*Material for this task:*
--- Start ---

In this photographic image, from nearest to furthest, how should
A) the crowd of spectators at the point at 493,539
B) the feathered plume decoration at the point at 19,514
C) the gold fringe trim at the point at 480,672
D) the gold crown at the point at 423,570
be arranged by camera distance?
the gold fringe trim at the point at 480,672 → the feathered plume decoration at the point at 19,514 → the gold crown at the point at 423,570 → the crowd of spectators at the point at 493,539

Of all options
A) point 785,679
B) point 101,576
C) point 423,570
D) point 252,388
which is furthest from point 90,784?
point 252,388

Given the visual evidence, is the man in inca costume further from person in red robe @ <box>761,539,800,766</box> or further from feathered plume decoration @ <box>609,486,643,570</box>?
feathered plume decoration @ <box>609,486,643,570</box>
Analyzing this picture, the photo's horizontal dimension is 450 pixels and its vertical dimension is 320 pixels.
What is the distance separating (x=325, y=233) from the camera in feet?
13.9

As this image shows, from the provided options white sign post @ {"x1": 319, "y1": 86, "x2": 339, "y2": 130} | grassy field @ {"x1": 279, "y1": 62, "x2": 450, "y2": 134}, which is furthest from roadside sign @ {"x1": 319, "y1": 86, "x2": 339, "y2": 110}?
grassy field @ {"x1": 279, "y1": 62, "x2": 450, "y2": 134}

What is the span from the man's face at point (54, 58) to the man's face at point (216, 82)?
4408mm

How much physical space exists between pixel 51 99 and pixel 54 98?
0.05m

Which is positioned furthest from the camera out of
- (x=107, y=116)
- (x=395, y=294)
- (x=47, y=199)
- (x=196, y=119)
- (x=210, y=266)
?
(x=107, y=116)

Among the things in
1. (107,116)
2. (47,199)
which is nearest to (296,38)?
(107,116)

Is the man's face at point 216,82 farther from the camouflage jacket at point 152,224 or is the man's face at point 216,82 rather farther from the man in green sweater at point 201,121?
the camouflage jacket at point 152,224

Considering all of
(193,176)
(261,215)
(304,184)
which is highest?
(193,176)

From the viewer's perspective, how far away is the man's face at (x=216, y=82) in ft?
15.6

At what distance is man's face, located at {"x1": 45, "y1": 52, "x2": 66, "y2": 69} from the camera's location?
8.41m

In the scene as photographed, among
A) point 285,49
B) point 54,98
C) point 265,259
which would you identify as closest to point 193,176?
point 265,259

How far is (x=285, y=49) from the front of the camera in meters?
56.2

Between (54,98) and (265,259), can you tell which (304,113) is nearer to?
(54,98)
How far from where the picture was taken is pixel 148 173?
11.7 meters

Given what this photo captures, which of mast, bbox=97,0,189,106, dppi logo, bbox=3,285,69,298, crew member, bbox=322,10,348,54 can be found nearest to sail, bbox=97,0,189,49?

--- End ---

*Exercise task:* Please present the entries from the line containing "In the scene as photographed, among" through the last line of the entries as a Markdown table with the columns "No." and "Text", numbering each line and omitting blank lines.

*The completed task:*
| No. | Text |
|---|---|
| 1 | In the scene as photographed, among |
| 2 | A) point 285,49 |
| 3 | B) point 54,98 |
| 4 | C) point 265,259 |
| 5 | which would you identify as closest to point 193,176? |
| 6 | point 265,259 |
| 7 | How far is (x=285, y=49) from the front of the camera in meters? |
| 8 | 56.2 |
| 9 | Between (54,98) and (265,259), can you tell which (304,113) is nearer to? |
| 10 | (54,98) |
| 11 | How far from where the picture was taken is pixel 148 173? |
| 12 | 11.7 meters |
| 13 | Given what this photo captures, which of mast, bbox=97,0,189,106, dppi logo, bbox=3,285,69,298, crew member, bbox=322,10,348,54 can be found nearest to sail, bbox=97,0,189,49? |